- Exercise aim -
Beginning with the very first line, please reproduce the entries exactly through the line containing "common name: north american spiny lizards".
-- -- --
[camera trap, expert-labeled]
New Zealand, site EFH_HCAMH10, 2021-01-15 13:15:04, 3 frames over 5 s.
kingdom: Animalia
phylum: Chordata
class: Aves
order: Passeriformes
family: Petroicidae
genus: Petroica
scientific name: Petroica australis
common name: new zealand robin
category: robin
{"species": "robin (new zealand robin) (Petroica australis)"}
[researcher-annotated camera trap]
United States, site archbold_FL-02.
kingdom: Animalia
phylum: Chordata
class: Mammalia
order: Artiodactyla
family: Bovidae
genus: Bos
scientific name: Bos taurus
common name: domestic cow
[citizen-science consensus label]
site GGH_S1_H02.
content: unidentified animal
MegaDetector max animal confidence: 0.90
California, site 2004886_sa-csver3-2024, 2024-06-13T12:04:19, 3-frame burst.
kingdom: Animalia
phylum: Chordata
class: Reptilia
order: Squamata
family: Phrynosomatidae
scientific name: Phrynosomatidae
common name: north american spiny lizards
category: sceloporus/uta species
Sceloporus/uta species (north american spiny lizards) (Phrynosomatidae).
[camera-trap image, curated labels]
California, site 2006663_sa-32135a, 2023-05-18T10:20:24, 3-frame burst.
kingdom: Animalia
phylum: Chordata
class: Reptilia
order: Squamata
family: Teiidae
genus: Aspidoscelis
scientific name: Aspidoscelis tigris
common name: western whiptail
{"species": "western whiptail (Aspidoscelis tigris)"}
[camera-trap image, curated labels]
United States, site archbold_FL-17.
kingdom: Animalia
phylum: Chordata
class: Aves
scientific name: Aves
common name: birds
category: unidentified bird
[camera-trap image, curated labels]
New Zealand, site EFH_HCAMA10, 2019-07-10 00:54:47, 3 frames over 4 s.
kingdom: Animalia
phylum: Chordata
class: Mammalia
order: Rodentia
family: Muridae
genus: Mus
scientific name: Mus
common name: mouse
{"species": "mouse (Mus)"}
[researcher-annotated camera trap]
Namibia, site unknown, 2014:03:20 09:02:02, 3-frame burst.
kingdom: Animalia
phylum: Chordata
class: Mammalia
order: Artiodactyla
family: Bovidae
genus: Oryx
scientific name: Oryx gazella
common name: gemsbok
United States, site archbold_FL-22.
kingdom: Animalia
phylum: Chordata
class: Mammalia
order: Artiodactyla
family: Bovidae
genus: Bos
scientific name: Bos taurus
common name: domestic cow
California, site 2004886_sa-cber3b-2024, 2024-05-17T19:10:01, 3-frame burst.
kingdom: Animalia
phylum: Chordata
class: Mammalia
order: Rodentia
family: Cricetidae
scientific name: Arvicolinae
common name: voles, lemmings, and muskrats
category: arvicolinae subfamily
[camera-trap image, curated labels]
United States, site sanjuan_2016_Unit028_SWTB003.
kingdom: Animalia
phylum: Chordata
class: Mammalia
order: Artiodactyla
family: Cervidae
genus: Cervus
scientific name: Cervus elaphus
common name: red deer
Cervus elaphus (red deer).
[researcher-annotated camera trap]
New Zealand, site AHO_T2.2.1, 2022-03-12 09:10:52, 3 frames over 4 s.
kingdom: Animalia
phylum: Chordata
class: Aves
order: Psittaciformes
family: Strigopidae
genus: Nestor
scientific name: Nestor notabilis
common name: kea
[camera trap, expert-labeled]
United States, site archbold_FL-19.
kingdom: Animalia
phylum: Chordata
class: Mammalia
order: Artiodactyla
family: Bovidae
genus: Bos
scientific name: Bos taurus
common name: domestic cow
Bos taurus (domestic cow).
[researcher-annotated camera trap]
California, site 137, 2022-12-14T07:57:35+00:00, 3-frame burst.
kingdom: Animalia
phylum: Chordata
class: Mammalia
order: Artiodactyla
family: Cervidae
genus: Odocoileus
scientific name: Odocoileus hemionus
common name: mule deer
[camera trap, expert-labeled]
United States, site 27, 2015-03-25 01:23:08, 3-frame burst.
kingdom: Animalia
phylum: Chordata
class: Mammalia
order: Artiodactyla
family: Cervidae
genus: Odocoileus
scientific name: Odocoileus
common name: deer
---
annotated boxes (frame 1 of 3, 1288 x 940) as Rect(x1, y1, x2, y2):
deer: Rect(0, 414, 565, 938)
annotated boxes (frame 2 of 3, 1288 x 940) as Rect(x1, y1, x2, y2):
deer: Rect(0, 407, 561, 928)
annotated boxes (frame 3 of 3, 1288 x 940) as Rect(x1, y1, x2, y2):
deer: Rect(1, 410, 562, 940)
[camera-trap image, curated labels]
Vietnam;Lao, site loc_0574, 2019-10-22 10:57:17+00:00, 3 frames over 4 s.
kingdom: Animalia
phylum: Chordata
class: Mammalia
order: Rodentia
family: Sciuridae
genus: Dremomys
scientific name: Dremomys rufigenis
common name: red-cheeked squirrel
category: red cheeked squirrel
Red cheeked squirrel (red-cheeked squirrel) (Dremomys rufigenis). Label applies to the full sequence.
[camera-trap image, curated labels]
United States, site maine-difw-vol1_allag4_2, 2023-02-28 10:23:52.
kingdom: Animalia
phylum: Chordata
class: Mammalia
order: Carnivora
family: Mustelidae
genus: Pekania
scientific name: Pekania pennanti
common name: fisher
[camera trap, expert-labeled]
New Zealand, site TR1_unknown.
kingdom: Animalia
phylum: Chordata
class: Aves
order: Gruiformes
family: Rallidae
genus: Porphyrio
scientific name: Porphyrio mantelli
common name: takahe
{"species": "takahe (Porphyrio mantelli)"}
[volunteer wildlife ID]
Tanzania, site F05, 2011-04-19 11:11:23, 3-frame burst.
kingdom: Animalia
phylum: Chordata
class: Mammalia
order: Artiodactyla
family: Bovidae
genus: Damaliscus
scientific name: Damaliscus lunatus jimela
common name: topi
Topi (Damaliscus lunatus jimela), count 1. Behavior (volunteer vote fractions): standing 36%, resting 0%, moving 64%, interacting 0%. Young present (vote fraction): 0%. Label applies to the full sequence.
-- -- --
- Result of the task -
[camera trap, expert-labeled]
New Zealand, site EFH_HCAMH10, 2021-01-15 13:15:04, 3 frames over 5 s.
kingdom: Animalia
phylum: Chordata
class: Aves
order: Passeriformes
family: Petroicidae
genus: Petroica
scientific name: Petroica australis
common name: new zealand robin
category: robin
{"species": "robin (new zealand robin) (Petroica australis)"}
[researcher-annotated camera trap]
United States, site archbold_FL-02.
kingdom: Animalia
phylum: Chordata
class: Mammalia
order: Artiodactyla
family: Bovidae
genus: Bos
scientific name: Bos taurus
common name: domestic cow
[citizen-science consensus label]
site GGH_S1_H02.
content: unidentified animal
MegaDetector max animal confidence: 0.90
California, site 2004886_sa-csver3-2024, 2024-06-13T12:04:19, 3-frame burst.
kingdom: Animalia
phylum: Chordata
class: Reptilia
order: Squamata
family: Phrynosomatidae
scientific name: Phrynosomatidae
common name: north american spiny lizards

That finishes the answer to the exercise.